The featured pictures depict the effects that changes in hydrology can have on natural features. Left: major erosion issues in an ephemeral stream caused by inflows from a stormwater pond; Top Right: Red-osier dogwood swamp thicket decline in a Provincially Significant Wetland following flooding due to stormwater flows; Bottom Right: Photo of a woodlot that suffered from canopy die-back, windthrow, and secondary diseases following urban development within the catchment. A watercourse historically traversed the woodlot (black arrow), but now all flow is diverted to catchbasins (red circle) and sewers.
Hydrology is a key factor that determines a natural feature’s ecological composition, structure and function. The physical and functional characteristics of a natural feature are determined based on its particular combination of key environmental variables (e.g. climate, geology, hydrology, landform, soils, and disturbances). The many combinations of these variables are what results in woodlands, wetlands and watercourses, the array of communities they contain, and the functions and ecological services they provide. Hydrology directly affects the physicochemical properties of natural features including oxygen availability, salinity, toxins, sediment movement, detritus, and soil composition.
Because hydrology is important to natural feature functions, changes in hydrology can result in negative impacts to these features. Largely due to the increase in impervious surfaces, development within a feature’s catchment can cause decreases in infiltration and evapotranspiration, and large increases in runoff volume. Developments that extract or divert groundwater from natural features can also be problematic. Depending on the development form, design and construction, some natural features may become wetter, while others may become drier following land use change or development. These changes in hydrology can cause changes in quantity, quality, volume, duration, frequency, timing and spatial distribution of water input, which in turn cause changes in vegetation communities, habitat conditions, flooding and erosion.

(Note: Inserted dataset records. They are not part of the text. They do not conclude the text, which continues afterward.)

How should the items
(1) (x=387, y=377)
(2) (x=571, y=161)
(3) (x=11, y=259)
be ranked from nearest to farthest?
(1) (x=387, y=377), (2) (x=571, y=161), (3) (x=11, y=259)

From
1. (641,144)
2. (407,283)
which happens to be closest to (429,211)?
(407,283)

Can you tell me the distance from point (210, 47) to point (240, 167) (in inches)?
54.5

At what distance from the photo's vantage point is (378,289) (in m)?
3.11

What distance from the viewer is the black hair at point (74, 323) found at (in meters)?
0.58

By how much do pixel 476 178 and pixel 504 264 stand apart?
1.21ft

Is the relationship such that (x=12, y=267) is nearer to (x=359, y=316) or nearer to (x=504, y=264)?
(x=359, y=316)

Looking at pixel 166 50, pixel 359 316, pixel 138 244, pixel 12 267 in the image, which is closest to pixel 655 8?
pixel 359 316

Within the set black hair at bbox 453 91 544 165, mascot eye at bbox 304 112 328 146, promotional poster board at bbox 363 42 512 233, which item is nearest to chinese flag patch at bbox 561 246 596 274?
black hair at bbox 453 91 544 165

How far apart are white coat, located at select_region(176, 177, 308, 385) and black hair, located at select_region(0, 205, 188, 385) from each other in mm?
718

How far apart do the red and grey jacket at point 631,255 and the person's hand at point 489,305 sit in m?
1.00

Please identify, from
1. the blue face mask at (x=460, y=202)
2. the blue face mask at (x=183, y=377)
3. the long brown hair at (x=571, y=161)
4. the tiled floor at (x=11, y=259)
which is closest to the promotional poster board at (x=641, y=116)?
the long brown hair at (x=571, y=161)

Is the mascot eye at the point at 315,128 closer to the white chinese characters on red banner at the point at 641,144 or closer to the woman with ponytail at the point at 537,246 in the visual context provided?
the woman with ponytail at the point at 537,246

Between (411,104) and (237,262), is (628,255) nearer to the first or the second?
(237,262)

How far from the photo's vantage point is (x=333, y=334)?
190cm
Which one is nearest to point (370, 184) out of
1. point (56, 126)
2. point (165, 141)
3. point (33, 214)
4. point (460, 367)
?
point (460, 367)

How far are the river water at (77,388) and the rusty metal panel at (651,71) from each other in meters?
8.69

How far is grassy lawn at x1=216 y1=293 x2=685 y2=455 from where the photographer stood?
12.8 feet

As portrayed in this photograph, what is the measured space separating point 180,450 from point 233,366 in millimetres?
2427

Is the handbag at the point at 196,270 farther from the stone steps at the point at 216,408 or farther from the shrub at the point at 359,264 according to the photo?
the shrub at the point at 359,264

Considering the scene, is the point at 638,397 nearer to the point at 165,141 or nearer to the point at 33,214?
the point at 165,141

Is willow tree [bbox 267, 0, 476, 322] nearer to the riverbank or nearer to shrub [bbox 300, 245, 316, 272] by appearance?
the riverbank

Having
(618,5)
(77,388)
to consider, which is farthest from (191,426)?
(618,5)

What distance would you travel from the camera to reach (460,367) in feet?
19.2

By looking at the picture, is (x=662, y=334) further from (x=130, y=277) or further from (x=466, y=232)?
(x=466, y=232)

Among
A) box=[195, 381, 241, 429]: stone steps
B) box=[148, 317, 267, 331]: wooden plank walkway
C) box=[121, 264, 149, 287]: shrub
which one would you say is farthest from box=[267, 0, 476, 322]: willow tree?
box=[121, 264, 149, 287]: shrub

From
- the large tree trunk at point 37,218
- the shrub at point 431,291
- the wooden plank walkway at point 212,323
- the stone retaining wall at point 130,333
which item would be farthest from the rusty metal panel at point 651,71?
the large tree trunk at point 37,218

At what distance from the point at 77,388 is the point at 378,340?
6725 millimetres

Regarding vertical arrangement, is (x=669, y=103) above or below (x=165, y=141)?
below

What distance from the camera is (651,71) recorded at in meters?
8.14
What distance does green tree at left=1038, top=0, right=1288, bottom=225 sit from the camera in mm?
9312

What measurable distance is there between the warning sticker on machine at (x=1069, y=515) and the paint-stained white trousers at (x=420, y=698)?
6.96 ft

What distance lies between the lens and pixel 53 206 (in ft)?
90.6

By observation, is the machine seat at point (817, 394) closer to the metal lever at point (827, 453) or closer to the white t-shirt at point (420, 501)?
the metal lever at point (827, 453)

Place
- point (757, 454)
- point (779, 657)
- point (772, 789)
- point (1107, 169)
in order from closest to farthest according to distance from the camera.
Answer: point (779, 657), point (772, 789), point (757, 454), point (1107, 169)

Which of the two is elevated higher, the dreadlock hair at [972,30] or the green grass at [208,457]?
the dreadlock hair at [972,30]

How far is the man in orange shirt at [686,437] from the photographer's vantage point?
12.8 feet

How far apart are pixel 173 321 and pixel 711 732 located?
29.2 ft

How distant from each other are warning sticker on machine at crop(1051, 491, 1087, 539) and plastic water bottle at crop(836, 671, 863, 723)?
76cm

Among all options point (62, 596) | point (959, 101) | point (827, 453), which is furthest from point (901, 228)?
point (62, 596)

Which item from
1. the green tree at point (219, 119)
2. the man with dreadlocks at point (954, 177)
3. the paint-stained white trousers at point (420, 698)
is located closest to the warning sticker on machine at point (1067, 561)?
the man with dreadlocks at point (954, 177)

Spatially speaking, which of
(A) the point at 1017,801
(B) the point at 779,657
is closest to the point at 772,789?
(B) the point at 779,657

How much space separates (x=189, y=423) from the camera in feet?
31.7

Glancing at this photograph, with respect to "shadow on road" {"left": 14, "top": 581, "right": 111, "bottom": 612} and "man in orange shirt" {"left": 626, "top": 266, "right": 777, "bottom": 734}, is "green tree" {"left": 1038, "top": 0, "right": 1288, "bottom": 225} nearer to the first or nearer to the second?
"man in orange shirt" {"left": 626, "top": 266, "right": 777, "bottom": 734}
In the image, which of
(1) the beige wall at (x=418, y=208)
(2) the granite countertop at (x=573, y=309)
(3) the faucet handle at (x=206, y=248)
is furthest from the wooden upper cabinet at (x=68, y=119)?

Measures to protect the existing water balance are necessary when there is likelihood that a proposed development will impact the hydrological functions of a feature. A water balance analysis is required in order to demonstrate that hydrological regimes and hydroperiods will be maintained in the post-development scenario.
A number of partners have been working on various initiatives to advance our understanding of the hydrological impacts of urban development on natural features. For more information on these initiatives, select at category from the right side bar.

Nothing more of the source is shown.